§ **AIM OF THE TASK**:
Set out the records below again exactly; skip the images.
(ENTRIES PROVIDED begins)
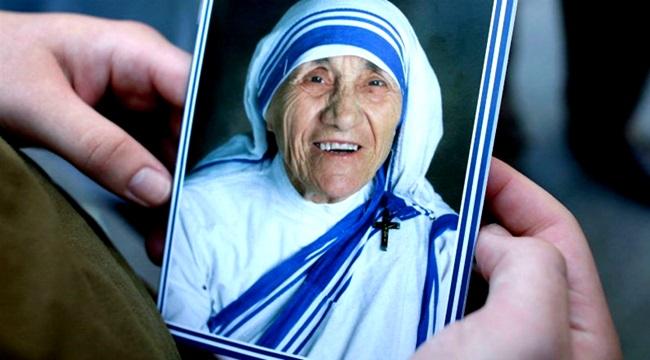 canonização de Madre Teresa de Calcutá papa francisco contestada
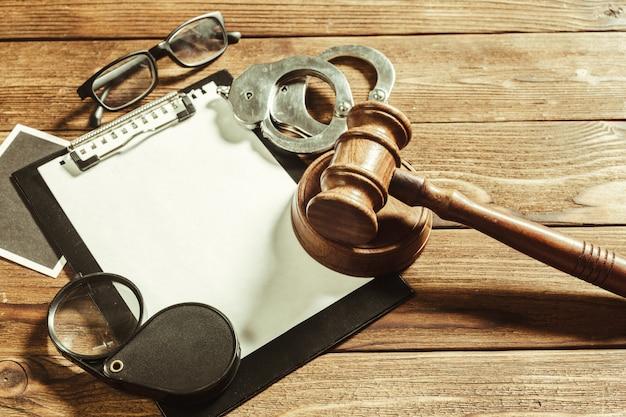 Tema de derecho y justicia.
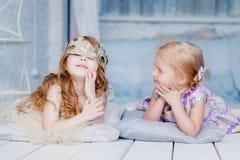 Jeu de petites filles dans leur chambre Image stock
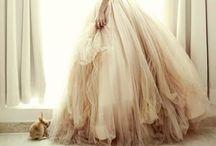 Wedding Dresses / The dress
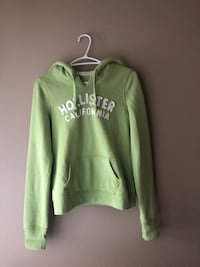 Women's Hollister hoodie size medium  Calgary, T3E 7M7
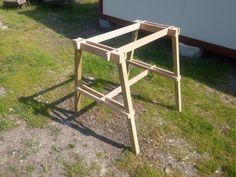 Portable sawhorse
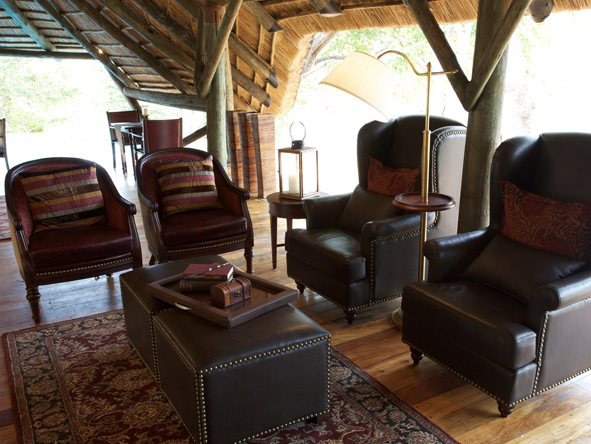 Selous Luxury Camp - Camp library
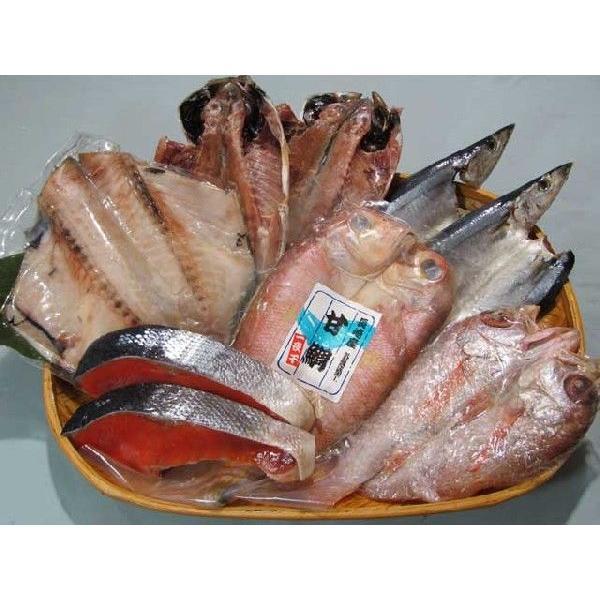 特選塩紅鮭と全国から集めたイチオシの干物5種(あじ、サンマ、アマダイ、ノドグロ、ツボダイ)のセット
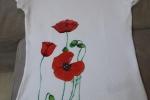 Maglietta donna dipinta a mano con fiori rossi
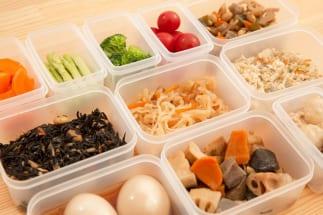 外食離れは自炊派の台頭の一因か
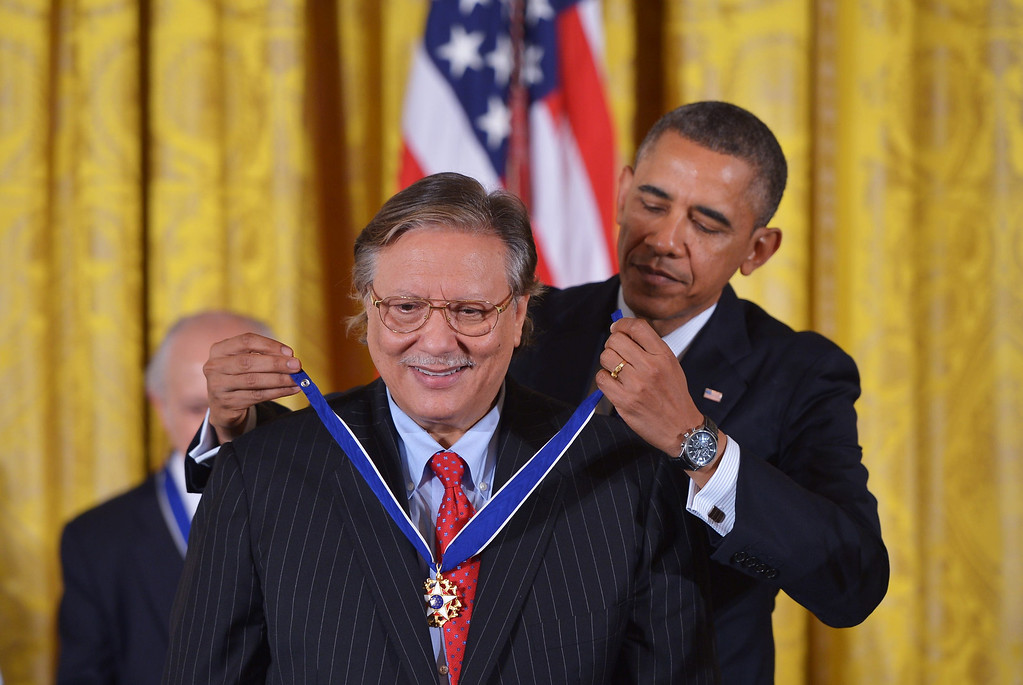 . US President Barack Obama presents the Presidential Medal of Freedom to jazz musician Arturo Sandoval during a ceremony in the East Room of the White House on November 20, 2013 in Washington, DC.  AFP PHOTO/Mandel NGAN/AFP/Getty Images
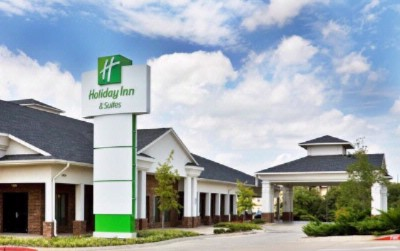 Holiday Inn Hotel & Suites 4 of 6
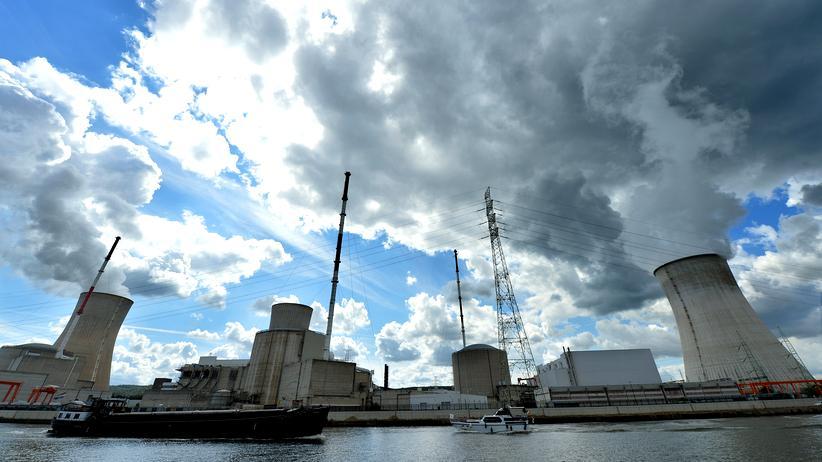 Energiepolitik: Bröckel-Reaktor? Bröckel-Brüssel!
(ENTRIES PROVIDED ends)
§ **EXERCISE ANSWER**:
 canonização de Madre Teresa de Calcutá papa francisco contestada
 Tema de derecho y justicia.
 Jeu de petites filles dans leur chambre Image stock
 Wedding Dresses / The dress
 Women's Hollister hoodie size medium  Calgary, T3E 7M7
 Portable sawhorse
 Selous Luxury Camp - Camp library
 特選塩紅鮭と全国から集めたイチオシの干物5種(あじ、サンマ、アマダイ、ノドグロ、ツボダイ)のセット
 Maglietta donna dipinta a mano con fiori rossi
 外食離れは自炊派の台頭の一因か
 . US President Barack Obama presents the Presidential Medal of Freedom to jazz musician Arturo Sandoval during a ceremony in the East Room of the White House on November 20, 2013 in Washington, DC.  AFP PHOTO/Mandel NGAN/AFP/Getty Images
 Holiday Inn Hotel & Suites 4 of 6
 Energiepolitik: Bröckel-Reaktor? Bröckel-Brüssel!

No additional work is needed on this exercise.